CFICU=ON, CP=OFF For new applications that are using Unicode and code page conversion (MOVE ENCODED) but not default code page support. Therefore, the system variable *CODEPAGE is empty. It is possible to use U format variables, but it is not possible to use, for example, MOVE A TO U, since this requires the default code page information. The error NAT3411 will be issued indicating that no default code page is available.
CFICU=ON, CP=value * For new applications that are using full Unicode as well as code page support.
CFICU=OFF, CP=value * This combination is possible, but does not make sense, because code page support needs ICU services for conversion. Therefore, CFICU=ON is enforced in this case and a session initialization message is issued.

* where value is any value other than OFF.

CFICU Parameter

The parameter CFICU and its subparameters are explained in detail in the Parameter Reference. Some of the subparameters have an impact on the performance.

If collation services are used to compare Unicode strings, both strings are checked whether they are normalized or not. The check itself consumes a lot of CPU time. If you are sure that the strings are already normalized, you can switch off the check (COLNORM=OFF).

In Unicode, it is possible to represent the same character as one code point or as a combination of two or more code points. For example, the German character "ä" can be represented by "U+00E4" or by the combination of the code points "U+0061" and "U+0308". The conversion from Unicode to, for example, IBM01140 treats combined characters as single code points and produces an "a" followed by a substitution character since code point "U+0308" is not represented in the target code page. With CNVNORM=ON, a normalization is performed right before the actual conversion. The normalization consumes additional CPU time and temporary storage. If you are sure that no combining characters are involved in MOVE statements (except MOVE NORMALIZED), you should set CNVNORM to OFF to increase performance. Note that all possible combinations are represented by a single coded Unicode code point.

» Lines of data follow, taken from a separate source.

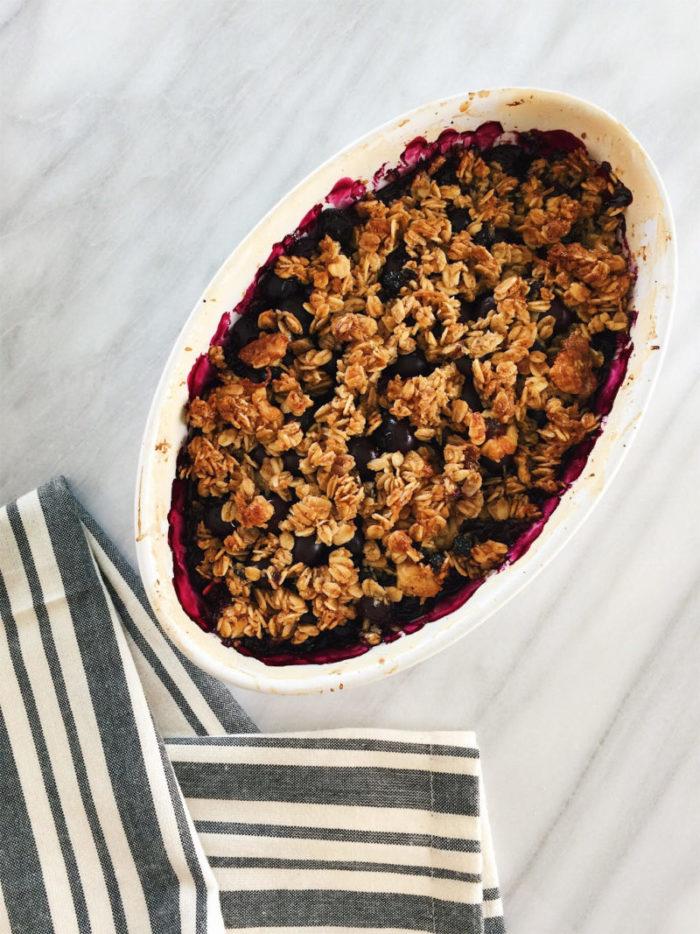 gluten'free blueberry crisp
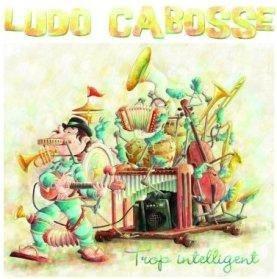 Concert, Paris, Ludo Cabosse, Sentier des  Halles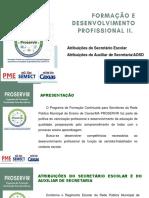 Apresentação SECRETÁRIOS - PROSERVIR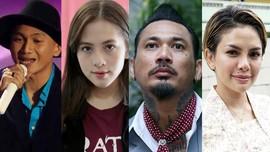 Deret Seleb Kontroversial Indonesia di 2020
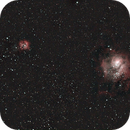 M8 & M20 Widefield,                                Andrew Riley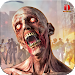 Download Zombie Dead Target Killer Survival Attack 1.1 APK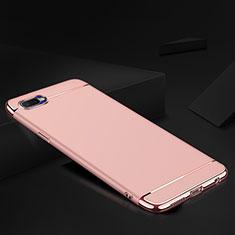 Schutzhülle Luxus Metall Rahmen und Silikon Schutzhülle Tasche M02 für Oppo K1 Rosegold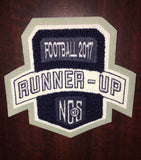 Football Runner-Up Patch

Conversion from Unicode to code page and vice versa is not high-performance. The reason is that the ICU implementation is written in C++ and that it covers nearly all Unicode, code page and language aspects in the world. However, some code pages can be mapped to Unicode (and vice versa) via translation tables to accelerate conversion. Accelerator tables are activated with the CPOPT subparameter. If it is set to ON, Natural automatically creates two accelerator tables during session initialization by using ICU conversion functions. The first table (with a size of 512 bytes) is used for conversion from code page to Unicode and the other table (with a size of 65535 bytes) is used for conversion from Unicode to code page. During a Natural session, all conversions are then executed via the accelerator tables instead of ICU calls. Accelerator tables are only provided for the default code page (*CODEPAGE). Temporary code pages (for example, in MOVE ENCODED statements) do not use accelerator tables if the module NATCPTAB is not linked. If it linked, up to 30 accelerator tables based on the ICU database are used to speed up performance.

Shared FUSER

Since Natural sources are not converted to Unicode or UTF-8 before saving, they can still be read by previous Natural versions. The additional code page information of Natural Version 4.2 (or above) sources is stored in the header of the source. The code page information in the header is simply ignored if a source is accessed by a previous Natural version.

CPAGE Compiler Option

The compiler option CPAGE creates objects that can be executed with a code page which is different from the code page used at creation time. This means that all alphanumeric constants of the object which are coded with the code page at creation time, have to be converted to the code page which is active at execution time. To make it possible for the Natural object loader to find and convert alphanumeric constants, an additional table is created by the compiler. This increases the size of the generated object, depending on the number of used alphanumeric constants. The conversion at runtime consumes additional CPU time. If the default code page (value of the system variable *CODEPAGE) is the same as the code page at creation time or if the session has no default code page (CP=OFF), no conversion is done. Conversion errors are ignored, independent from the setting of the parameter CPCVERR. If the compiler option CPAGE is set to OFF, no conversion is performed at runtime and the alphanumeric constants are treated as they are.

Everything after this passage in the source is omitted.